In Leipzig, the Gestapo began rounding up the people in collective camps on the morning of 28 October 1938 and deporting them from the main railway station on special trains. About 1,300 people were still able to find shelter in the Polish consulate.

The contemporary witness Rolf Kralovitz was there at the time as a helper at the Polish Consulate General in Leipzig, as were many other volunteers. Kralovitz reported that those sheltered were accommodated and fed for at least one night. The rooms of the consulate, which was then located in a villa in Leipzig’s music district, were completely overcrowded, as was the additional tent set up in the garden. By the afternoon of the second day at the latest, the tense and nerve-wracking situation was resolved by a speech by the Polish Consul General, in which, according to Rolf Kralovitz, he announced that “the matter was settled”.

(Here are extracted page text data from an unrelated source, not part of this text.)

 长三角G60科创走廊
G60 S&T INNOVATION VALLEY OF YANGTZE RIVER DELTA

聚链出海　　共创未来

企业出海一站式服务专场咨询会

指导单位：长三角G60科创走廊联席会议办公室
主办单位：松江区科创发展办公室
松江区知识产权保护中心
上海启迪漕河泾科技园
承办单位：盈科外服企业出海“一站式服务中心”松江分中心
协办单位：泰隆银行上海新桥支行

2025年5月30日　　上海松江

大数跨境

As Kralovitz recalls, a man standing next to him then spoke quietly to himself, “No, now it’s just beginning”. Probably by this time the Polish Foreign Ministry had already protested to the German authorities, whereupon the Polenaktion was stopped.
Many of the Leipzig Jews with Polish citizenship who had found protection in the consulate were then able to return to their homes. A memorial plaque at the former Polish Consulate General in Leipzig at Wächterstr. 32 still commemorates this event.

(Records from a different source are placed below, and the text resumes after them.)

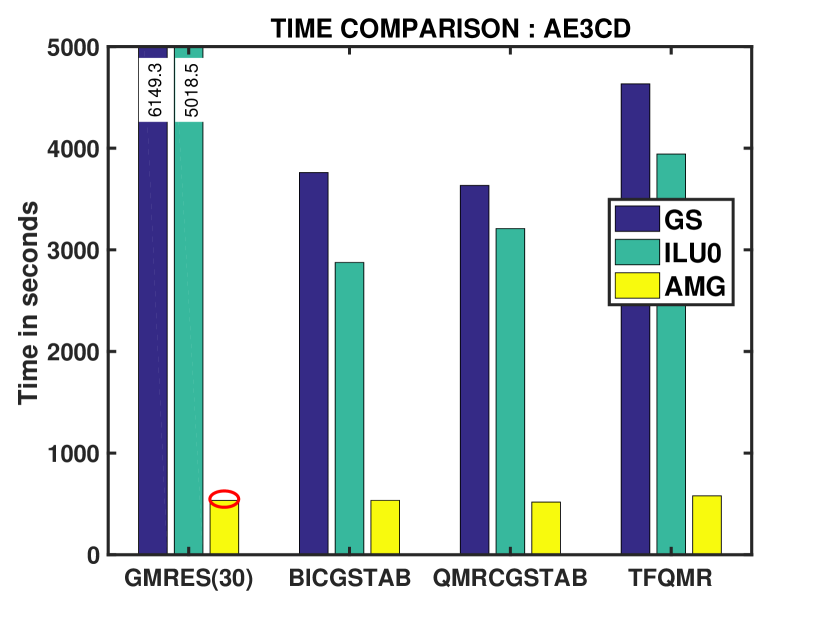 TIME COMPARISON : AE3CD

Time in seconds

5000
4000
3000
2000
1000
0

6149.3
5018.5

GS
ILU0
AMG

GMRES(30)
BICGSTAB
QMRCGSTAB
TFQMR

Among those deported during the Germany-wide Polenaktion were members of the family of Herszel Grynszpan/Herschel Grünspan. In response, he shot the German ambassador in Paris a few days after 28 October 1938. This event was misused by the National Socialists for propaganda purposes and was directly connected to the pogrom night of 9/10 November 1938.
Forced deportations to Poland: https://www.bundesarchiv.de/gedenkbuch/zwangsausweisung.html

Privileges – lat.: privilegium = Exceptional law, privilege.
Privileges are certain (pre-)rights granted to an individual person or group. In relation to Jewish persons, the term refers to the regulation of the legal position of the Jewish population in the Christian environment. Some territorial princes granted the Jewish population lordly protection against encroachment as well as privileges. The privileges could include a right of residence, freedom of trade and/or commerce in the respective territory for a limited period of time. In return, the princes demanded payments in kind, services or money from the Jewish population.

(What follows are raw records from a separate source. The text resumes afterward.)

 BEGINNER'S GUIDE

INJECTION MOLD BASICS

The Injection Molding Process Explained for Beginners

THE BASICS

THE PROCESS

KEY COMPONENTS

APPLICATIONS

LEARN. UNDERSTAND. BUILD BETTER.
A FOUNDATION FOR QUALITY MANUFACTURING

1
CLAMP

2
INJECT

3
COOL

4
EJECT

On the legal and social position of the Jewish population in the Middle Ages: https://www.sbg.ac.at/ges/people/janotta/sim/juden.html

Refugee Children Movement – refers to the accompanied and pre-arranged departure of over 10,000 Jewish children from Nazi Germany (and the countries threatened by Germany) to Great Britain between November 1938 and September 1939. The children were saved from the Holocaust in this way – most of them never saw their parents again and were the only survivors of their families.
https://www.yadvashem.org/yv/de/exhibitions/through-the-lens/kindertransport.asp

Reich Association of Jews in Germany (Reichsvertretung der Juden in Deutschland) – was founded on 17 September 1933 as a reaction to the social and legal exclusion and persecution of the Jewish population by the National Socialists. A large number of Jewish organisations, associations and committees, which had previously existed side by side, united to form a common Jewish interest group, including the Jewish Women’s Association.
In 1939, the Reich Association of Jews in Germany was transformed by the Nazi authorities into a compulsory state administration, which was charged with the partial continuation of the former Jewish welfare work and the organisation of the Jewish school system, and until its gradual dissolution in 1943 only had to carry out the instructions of the Nazi Reich Security Main Office (RSHA). On 16 June 1943, the RSHA ordered the dissolution of all offices and had their directors and leading staff arrested – almost all were deported to Theresienstadt

Women’s College – the private college for women was opened in Leipzig in 1911. Its founder was Henriette Goldschmidt. It was the first academy for classical women’s professions in the German Empire and also gave women and girls the opportunity to acquire an academically sound education. Today, the former college for women is a vocational school centre for social work in Leipzig.